# Official "Chris hosed my shirt order" Thread



## Chris (Apr 25, 2007)

Since they're all out (and at the mercy of the USPS), please wait until around Tuesday/Wed of next week to report a missing order. 

If you get the wrong size or wrong amount, post up here please and I'll take care of ya. I ended up with a couple of extras, but before I offer them up I want to make sure everyone from Batch #1 has the right stuff.

Leon: Needs medium, got large
F1Filter: Needs 1 more XL
Hellraizer: Got XL, needs L.


----------



## Ryan (Apr 25, 2007)

What if it's moist and smells like albacore?


----------



## ohio_eric (Apr 25, 2007)

I washed mine before I will wear it, just in case.


----------



## Chris (Apr 25, 2007)

Well you should wash them anyway, since they're pretty damn wrinkled from being in a cardboard box for a week, followed by an envelope in a mail truck.


----------



## Donnie (Apr 25, 2007)

I just hope mine shows up smelling of balls.


----------



## All_¥our_Bass (Apr 26, 2007)

Ryan said:


> What if it's moist and smells like albacore?


----------



## nitelightboy (Apr 26, 2007)

Surprisingly, mine showed up wrinkle free and ready to wear.


----------



## noodles (Apr 26, 2007)

Surprisingly, mine showed up crumpled into a little ball, reeking of swamp ass, streaked with brown stains, with a note attached reading "FAQUE U DWARF BOI", also ready to wear.


----------



## eaeolian (Apr 26, 2007)

Well, it didn't *show up* that way...


----------



## darren (Apr 26, 2007)

Mmm... swamp ass.


----------



## noodles (Apr 26, 2007)

eaeolian said:


> Well, it didn't *show up* that way...


----------



## Hexer (Apr 30, 2007)

still waiting.... still waiting.... aaaargh....


----------



## Donnie (Apr 30, 2007)

Mine arrived on Saturday.  I like how the return address was "The Stryper Fan Club".


----------



## XEN (Apr 30, 2007)

Got mine last week - no swamp ass... I guess I'm just not on Chris' top friends list....


----------



## Hexer (Apr 30, 2007)

Hexer said:


> still waiting.... still waiting.... aaaargh....



ok, forgett that lol, it just arrived 10mins ago 

glad I changed my order from XL to L, fits perfectly. very nice shirt, great! me happy! 

will be worn on a gig next weekend


----------



## F1Filter (May 1, 2007)

Just checked my P.O. Box today, and there was a Sevenstring.org envelope in there  

Opened up the envelope and there was only 1 shirt in there. My order was for 2 shirts (size - XL)

- - - - -

▶ **Activity A**
Shorten the paragraph in the shirt-order thread that begins "If you get the wrong size", keeping its main facts.
▶ **Activity B**
Carry the shirt-order thread forward from the end of its last post.
The data that follows has no connection to the shirt-order thread.

▶ **Data segment**
- - - - -

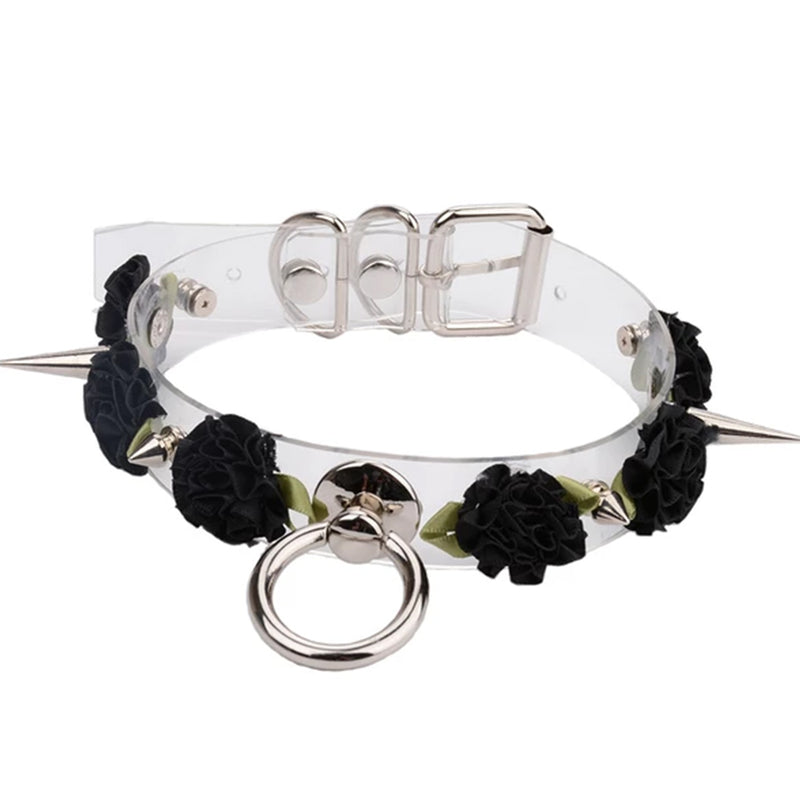 Spiked Collar Choker For Women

- - - - -

▶ **Task response A**
Anyone who receives the wrong size or quantity should post in this thread to get it fixed. A couple of extra shirts will be offered only after everyone from Batch #1 has the correct items.

▶ **Task response B**
PM sent Chris.


----------



## Shawn (May 1, 2007)

Donnie said:


> Mine arrived on Saturday.  I like how the return address was "The Stryper Fan Club".



 Nice.


----------



## Chris (May 1, 2007)

F1Filter said:


> Just checked my P.O. Box today, and there was a Sevenstring.org envelope in there
> 
> Opened up the envelope and there was only 1 shirt in there. My order was for 2 shirts (size - XL)
> 
> PM sent Chris.



PM replied to.


----------



## Benzesp (May 4, 2007)

Killer! Got it! Now we need Sevenstring.org crotchless panties or sevensting.org the flamethrower...


----------



## TheReal7 (May 4, 2007)

Where is my shirt?


----------



## Rick (May 4, 2007)

Benzesp said:


> sevensting.org the flamethrower...



"The kids love this one."


----------



## Benzesp (May 4, 2007)

rg7420user said:


> "The kids love this one."



I'm in on a group buy


----------



## AVH (May 4, 2007)

Got mine today, thanks Chris. Looks great!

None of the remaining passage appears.